The situation is that pkcs11-helper installs an atfork handler, whose purpose is to deinitialize the smartcard in the child process, to avoid inadvertantly allowing it to inherit an open connection to the smartcard. As part of opensc's "Finalize", it dlclose()s its backend module, which in this case is pcsc-lite. It appears that pcsc-lite also has an atfork handler installed (I did not investigate that one, but presumably it is also for the purpose of closing any open smartcard in the child). Glibc registers a mechansim, apparently the same way that C++ destructors are registered, to remove any atfork handlers that are registered in a module when it is being unloaded. Now that there is a (non-recursive) lock around the list of atfork handlers, and the handlers are called while that lock is held, attempting to unregister an atfork handler from within an atfork handler callback results in a deadlock.
There is no need for you to bisect - I already tracked down the commit in question - 27761a1042daf01987e7d79636d0c41511c6df3c - and confirmed that reverting this solves my deadlock. If you want a simple test case to reproduce this, I think the most simple incarnation would be to have an executable and a shared library. The executable would register with pthread_atfork(), dlopen() the shared library, and call something in it which also registers an atfork handler with pthread_atfork(). The executable would then fork(), and in its atfork child handler dlclose() the shared library. This should deadlock with glibc 2.28 (and 2.29, though I have not yet confirmed this), but work fine with 2.27 and older.
I'd like the bug fixed upstream (if it's still in glibc-master). Feel free to file it yourself to upstream tracker at https://www.gnu.org/software/libc/bugs.html
I'd prefer an upstream fix backport and a confirmation it's a glibc bug and not application API misuse.
After having upgraded to sys-libs/glibc-2.29-r2 and dev-libs/opensc-0.19.0-r2 I am no longer seeing the hang/deadlock. The only thing that seems like it should have helped is the 669ff911e2571f74a2668493e326ac9a505776bd commit disabling locking in the single-threaded case, but I was sure I tried that.

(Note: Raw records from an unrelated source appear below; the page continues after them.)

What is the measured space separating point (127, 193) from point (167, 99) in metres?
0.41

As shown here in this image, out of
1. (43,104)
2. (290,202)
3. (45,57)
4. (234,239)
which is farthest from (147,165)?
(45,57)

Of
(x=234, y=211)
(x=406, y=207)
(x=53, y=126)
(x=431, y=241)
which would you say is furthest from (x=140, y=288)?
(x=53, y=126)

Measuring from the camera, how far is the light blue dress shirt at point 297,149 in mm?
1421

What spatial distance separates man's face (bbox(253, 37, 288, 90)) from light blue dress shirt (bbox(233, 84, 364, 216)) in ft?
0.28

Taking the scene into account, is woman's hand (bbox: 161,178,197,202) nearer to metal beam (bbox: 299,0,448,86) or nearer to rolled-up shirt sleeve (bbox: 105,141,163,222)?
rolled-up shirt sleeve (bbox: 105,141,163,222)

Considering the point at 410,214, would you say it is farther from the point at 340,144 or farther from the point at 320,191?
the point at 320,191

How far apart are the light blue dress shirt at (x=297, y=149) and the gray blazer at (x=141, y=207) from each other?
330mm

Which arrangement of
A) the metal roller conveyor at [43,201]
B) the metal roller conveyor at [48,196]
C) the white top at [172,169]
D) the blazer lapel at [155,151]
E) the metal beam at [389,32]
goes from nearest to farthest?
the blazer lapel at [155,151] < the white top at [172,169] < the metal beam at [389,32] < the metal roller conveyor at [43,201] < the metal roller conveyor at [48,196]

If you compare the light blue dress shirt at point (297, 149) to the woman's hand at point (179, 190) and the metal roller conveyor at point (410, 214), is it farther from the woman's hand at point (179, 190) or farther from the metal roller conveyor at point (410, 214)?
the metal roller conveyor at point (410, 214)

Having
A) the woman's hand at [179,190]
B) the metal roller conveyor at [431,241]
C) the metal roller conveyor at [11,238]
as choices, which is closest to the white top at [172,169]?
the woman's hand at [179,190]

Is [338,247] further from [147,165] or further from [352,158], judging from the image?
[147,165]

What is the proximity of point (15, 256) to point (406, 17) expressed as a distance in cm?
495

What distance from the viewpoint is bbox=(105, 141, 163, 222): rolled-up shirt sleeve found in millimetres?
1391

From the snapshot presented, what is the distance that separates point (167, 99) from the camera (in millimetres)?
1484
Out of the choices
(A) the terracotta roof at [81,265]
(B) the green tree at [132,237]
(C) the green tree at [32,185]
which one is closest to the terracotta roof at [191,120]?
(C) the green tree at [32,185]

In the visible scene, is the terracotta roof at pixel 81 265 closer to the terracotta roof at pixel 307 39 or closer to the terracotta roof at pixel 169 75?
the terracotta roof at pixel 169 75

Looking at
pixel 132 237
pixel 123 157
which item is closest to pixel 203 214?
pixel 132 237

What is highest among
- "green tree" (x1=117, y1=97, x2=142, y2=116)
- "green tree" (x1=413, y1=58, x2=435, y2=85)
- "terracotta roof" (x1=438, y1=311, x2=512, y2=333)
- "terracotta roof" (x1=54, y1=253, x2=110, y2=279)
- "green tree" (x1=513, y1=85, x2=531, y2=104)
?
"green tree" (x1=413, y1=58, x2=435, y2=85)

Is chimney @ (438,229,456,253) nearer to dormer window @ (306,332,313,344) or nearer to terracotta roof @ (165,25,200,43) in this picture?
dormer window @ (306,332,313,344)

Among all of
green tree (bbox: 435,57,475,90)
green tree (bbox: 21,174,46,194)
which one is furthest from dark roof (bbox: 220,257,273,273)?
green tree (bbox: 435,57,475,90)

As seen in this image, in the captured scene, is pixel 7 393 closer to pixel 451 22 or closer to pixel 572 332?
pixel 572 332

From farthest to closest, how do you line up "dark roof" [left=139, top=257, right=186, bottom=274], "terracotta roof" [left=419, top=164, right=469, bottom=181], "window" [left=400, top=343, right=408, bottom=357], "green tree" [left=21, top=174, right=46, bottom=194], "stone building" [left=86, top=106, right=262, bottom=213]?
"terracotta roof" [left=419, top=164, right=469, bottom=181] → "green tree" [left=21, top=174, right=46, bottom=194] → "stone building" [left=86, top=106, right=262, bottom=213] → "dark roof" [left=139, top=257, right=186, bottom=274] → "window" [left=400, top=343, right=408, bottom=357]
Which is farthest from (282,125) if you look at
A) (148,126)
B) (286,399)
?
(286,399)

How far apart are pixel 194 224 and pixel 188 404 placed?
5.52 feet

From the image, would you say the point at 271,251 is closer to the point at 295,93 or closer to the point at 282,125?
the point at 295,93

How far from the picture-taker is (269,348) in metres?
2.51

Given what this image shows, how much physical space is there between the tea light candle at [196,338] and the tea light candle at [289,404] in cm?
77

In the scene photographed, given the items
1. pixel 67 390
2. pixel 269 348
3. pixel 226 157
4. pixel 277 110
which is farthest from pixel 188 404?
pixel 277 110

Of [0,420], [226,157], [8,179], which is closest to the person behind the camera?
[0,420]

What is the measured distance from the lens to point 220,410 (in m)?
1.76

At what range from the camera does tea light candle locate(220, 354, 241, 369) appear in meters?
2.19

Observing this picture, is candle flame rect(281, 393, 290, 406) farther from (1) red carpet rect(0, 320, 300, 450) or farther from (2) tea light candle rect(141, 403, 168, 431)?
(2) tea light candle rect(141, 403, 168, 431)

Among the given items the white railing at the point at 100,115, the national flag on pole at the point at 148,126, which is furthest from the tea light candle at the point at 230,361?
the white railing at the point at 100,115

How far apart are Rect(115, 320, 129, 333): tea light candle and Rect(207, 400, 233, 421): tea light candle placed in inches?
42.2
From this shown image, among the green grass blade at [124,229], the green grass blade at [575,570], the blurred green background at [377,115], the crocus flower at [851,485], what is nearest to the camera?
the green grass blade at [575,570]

Either I screwed that up, or some change in opensc also helped.
(In reply to Jeremy Drake from comment #6)
> After having upgraded to sys-libs/glibc-2.29-r2 and
> dev-libs/opensc-0.19.0-r2 I am no longer seeing the hang/deadlock. The only
> thing that seems like it should have helped is the
> 669ff911e2571f74a2668493e326ac9a505776bd commit disabling locking in the
> single-threaded case, but I was sure I tried that. Either I screwed that
> up, or some change in opensc also helped.
I downgraded opensc to 0.18.0 and the hang/deadlock is back. I also confirmed that there was a second thread in the parent.